----- MATERIAL TO PROCESS
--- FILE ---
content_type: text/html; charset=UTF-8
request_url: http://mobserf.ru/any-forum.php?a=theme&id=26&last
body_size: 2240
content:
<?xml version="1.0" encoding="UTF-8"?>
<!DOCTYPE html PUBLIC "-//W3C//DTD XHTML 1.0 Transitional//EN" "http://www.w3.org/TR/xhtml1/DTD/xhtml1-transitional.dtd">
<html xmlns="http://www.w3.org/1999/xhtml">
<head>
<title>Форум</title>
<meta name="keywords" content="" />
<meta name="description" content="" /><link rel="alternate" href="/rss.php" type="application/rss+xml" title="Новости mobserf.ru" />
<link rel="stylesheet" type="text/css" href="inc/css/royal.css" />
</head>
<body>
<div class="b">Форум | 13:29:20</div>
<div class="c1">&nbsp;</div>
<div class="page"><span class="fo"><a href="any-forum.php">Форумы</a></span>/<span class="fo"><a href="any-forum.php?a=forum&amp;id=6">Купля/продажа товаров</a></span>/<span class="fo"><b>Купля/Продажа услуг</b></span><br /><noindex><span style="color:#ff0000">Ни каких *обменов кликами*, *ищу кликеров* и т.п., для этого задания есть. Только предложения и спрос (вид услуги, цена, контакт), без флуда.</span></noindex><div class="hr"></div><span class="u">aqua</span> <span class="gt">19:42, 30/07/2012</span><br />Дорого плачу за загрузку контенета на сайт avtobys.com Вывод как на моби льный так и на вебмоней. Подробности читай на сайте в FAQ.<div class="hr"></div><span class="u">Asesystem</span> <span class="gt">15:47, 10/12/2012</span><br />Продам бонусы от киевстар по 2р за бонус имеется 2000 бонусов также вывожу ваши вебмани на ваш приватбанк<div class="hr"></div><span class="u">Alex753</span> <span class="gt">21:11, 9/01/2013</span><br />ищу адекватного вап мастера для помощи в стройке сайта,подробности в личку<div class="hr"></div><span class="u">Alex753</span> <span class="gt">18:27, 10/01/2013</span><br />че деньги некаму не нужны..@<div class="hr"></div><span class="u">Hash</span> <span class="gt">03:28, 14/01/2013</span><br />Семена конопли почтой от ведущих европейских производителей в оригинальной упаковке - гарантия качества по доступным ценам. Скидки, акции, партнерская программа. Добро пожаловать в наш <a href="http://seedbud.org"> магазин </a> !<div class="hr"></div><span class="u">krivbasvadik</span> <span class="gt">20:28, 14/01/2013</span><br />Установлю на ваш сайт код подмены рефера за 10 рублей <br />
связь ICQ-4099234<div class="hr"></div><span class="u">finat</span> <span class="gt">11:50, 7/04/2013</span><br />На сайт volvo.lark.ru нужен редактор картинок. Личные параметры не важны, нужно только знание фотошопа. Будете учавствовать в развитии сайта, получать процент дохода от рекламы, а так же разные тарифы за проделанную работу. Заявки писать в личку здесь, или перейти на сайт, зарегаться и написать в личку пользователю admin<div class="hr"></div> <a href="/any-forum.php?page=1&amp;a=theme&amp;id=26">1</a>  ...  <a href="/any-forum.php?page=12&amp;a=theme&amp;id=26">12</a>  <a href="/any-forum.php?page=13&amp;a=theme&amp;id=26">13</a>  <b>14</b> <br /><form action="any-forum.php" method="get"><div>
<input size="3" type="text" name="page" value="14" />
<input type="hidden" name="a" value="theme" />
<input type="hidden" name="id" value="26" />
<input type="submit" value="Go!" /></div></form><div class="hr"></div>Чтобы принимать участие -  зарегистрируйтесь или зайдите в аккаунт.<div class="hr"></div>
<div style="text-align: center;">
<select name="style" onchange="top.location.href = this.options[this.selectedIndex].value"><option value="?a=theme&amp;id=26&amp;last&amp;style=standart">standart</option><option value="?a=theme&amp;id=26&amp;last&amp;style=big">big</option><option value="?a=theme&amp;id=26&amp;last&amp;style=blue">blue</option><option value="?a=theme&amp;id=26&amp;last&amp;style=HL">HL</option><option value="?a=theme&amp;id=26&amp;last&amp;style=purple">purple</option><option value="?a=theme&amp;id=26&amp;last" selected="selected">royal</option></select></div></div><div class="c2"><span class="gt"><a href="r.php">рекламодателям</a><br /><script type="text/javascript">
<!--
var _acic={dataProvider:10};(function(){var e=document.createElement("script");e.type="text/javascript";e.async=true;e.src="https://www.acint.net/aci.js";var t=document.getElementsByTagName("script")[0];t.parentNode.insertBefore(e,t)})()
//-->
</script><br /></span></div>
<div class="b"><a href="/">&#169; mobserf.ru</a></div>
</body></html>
----------
----- MATERIAL TO PROCESS
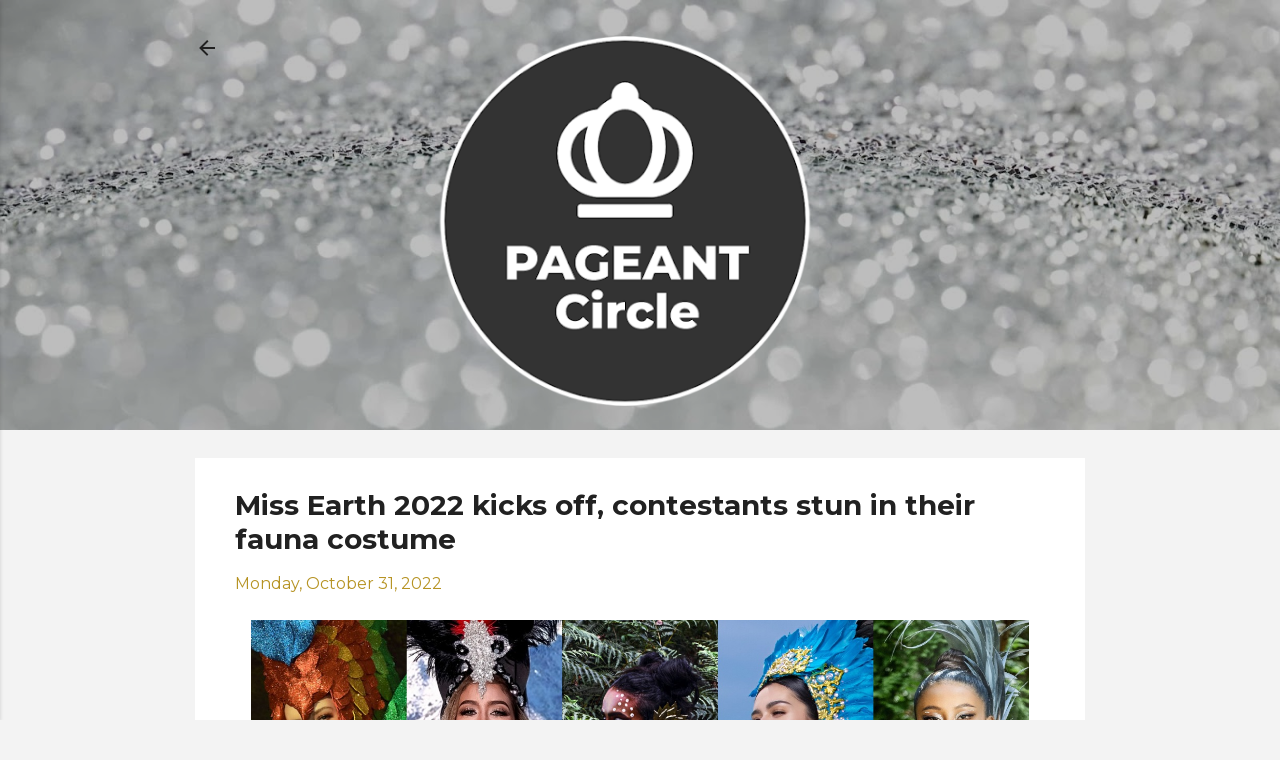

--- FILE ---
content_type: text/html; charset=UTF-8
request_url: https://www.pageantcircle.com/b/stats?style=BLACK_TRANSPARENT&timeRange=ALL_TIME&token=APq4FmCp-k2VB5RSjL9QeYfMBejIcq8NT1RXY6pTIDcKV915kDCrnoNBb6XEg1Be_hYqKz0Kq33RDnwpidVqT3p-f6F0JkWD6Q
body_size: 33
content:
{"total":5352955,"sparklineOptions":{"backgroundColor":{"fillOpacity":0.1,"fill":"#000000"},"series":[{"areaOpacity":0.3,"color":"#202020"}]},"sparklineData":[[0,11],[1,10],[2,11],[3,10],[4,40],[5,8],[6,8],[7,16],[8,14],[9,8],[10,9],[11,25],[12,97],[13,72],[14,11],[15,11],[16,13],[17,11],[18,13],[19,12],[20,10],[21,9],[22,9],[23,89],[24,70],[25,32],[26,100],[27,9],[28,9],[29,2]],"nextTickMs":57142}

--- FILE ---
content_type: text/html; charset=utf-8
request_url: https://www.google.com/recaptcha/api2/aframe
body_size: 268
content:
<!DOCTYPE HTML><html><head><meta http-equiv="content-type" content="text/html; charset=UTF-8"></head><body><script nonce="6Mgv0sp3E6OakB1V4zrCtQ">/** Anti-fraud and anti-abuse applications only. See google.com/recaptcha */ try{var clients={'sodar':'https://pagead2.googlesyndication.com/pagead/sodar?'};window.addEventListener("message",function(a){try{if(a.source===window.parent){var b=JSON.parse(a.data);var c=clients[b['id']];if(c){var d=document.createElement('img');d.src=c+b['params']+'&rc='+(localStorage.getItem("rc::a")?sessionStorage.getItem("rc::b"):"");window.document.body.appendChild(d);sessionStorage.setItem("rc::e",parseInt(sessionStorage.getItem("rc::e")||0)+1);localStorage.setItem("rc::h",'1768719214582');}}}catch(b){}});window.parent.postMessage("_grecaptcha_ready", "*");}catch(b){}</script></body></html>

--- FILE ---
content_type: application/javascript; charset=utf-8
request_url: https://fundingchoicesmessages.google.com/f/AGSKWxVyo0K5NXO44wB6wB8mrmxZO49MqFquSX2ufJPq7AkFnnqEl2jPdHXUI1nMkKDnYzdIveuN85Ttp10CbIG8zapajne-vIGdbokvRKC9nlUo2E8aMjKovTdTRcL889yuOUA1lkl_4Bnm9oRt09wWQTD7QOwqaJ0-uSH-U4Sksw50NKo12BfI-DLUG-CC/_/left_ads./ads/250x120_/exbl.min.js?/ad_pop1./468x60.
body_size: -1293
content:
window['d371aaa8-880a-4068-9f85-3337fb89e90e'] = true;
----------
(GOAL OF THE EXERCISE) From the records above, transcribe without alteration every line from the one with "Anti-fraud and anti-abuse" to the one with "content_type: application/javascript; charset=utf-8", inclusive.

(EXPECTED ANSWER)
<!DOCTYPE HTML><html><head><meta http-equiv="content-type" content="text/html; charset=UTF-8"></head><body><script nonce="6Mgv0sp3E6OakB1V4zrCtQ">/** Anti-fraud and anti-abuse applications only. See google.com/recaptcha */ try{var clients={'sodar':'https://pagead2.googlesyndication.com/pagead/sodar?'};window.addEventListener("message",function(a){try{if(a.source===window.parent){var b=JSON.parse(a.data);var c=clients[b['id']];if(c){var d=document.createElement('img');d.src=c+b['params']+'&rc='+(localStorage.getItem("rc::a")?sessionStorage.getItem("rc::b"):"");window.document.body.appendChild(d);sessionStorage.setItem("rc::e",parseInt(sessionStorage.getItem("rc::e")||0)+1);localStorage.setItem("rc::h",'1768719214582');}}}catch(b){}});window.parent.postMessage("_grecaptcha_ready", "*");}catch(b){}</script></body></html>

--- FILE ---
content_type: application/javascript; charset=utf-8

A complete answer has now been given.